Aim of the task = Below, a blog post on analyzing a creative team names the categories that strengths in a creative setting fall into. List every one of them.

--- start Article ---

Saturday, June 21, 2014

Step by Step—Analysis of a Creative Team



The bottom line wake up call for any creative team:

Drive the bus, or get thrown under it!

It is always an epiphany to walk into a creative department with fresh eyes and discover just how things get done. So many competing creative agendas and hidden pressures come to bear in the process of delivering dynamite creative.

The first thing I look for is:
• Strengths and leaders
• Creative potential
• Dysfunctional processes
• Communication whirlpools

These are the definitions of core proficiencies for any creative department, whether in-house or hired agency.

Let's take these one by one to clarify:
• Strengths and leaders:
In a creative setting I would have to say strengths fall into four main categories—creative, communicative, strategic, executive. So—make a report card for those four things and give an objective score under each heading. Take note of the leaders in each category, they can help reinforce their own strength and play a part in cross-training the entire team.

• Assess Creative potential:
Let's be honest about the creative potential.
Are the writing and the design in sync?
Is there a free flow of fresh ideas or are the same solutions recycled?
Is the solution seen as a fire that needs to be extiguished?

Make your observations pointed here, develop a constructive feedback loop to reveal old habits. Do so with a sense of humor, and coach a new attitude toward creative thinking for everyone on the team.

--- end Article ---
--- start Stored data ---

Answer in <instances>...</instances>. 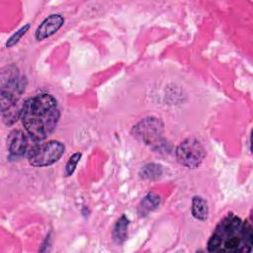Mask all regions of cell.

--- end Stored data ---

Problem solution =
- Creative
- Communicative
- Strategic
- Executive